On paper, this is the breakthrough Jensen Huang flew to Beijing for. Before the export curbs tightened, Nvidia had 95 percent of China's advanced chip market and the country accounted for 13 percent of its revenue. Huang puts China's AI market at $50 billion this year.
Beijing's veto
Commerce Secretary Howard Lutnick put it plainly: 'The Chinese central government has not let them, as of yet, buy the chips, because they're trying to keep their investment focused on their own domestic industry.' Beijing worries that imports would gut the homegrown push that has lifted Huawei, Cambricon and others.
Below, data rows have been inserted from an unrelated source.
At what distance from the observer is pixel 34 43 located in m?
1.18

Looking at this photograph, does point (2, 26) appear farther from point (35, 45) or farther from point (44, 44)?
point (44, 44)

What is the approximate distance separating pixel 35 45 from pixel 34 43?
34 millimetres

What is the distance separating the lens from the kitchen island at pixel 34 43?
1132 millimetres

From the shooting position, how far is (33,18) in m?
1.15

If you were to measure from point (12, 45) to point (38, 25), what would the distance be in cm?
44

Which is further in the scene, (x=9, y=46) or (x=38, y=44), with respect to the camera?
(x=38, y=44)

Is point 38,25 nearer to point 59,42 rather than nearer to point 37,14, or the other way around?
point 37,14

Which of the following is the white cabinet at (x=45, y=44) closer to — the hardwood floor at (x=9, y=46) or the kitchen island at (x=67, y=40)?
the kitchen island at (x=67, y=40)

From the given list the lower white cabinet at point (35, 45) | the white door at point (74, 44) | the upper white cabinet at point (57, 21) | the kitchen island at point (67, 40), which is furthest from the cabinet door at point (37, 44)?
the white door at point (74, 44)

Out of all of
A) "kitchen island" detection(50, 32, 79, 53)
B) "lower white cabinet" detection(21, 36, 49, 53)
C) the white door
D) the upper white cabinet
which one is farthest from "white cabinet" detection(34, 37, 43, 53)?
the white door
So the licenses sit, the inventory sits, and Huang flies home without a sale on the books. Asked about the Reuters report on CNBC, Treasury Secretary Scott Bessent answered: 'This is news to me.'
What was actually signed
The deliverable from Beijing is a three-year guidance document. Xi's official readout calls it a 'constructive China-U.S. relationship of strategic stability,' led by cooperation and 'measured competition.' Tianchen Xu at the Economist Intelligence Unit reads it as 'managed stability.' Goldman Sachs expects no grand bargain, just a tactical catalyst for the yuan and for Chinese equities that have trailed Japan, Korea and Taiwan all year.
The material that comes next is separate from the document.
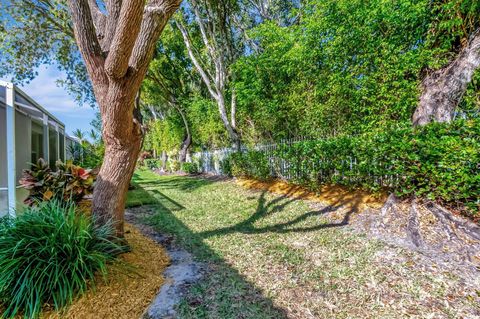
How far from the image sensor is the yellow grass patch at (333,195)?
513 cm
Markets did not wait for the small print. The Hang Seng Tech Index added 0.5 percent on Thursday, the Hang Seng 0.3 percent. The mainland CSI 300 is up nearly 7 percent year to date.
Trump leaves Beijing on Friday after a working lunch. Next on the calendar: APEC in Shenzhen in November, the G20 in Florida in December. The H200 question is unlikely to be settled by then.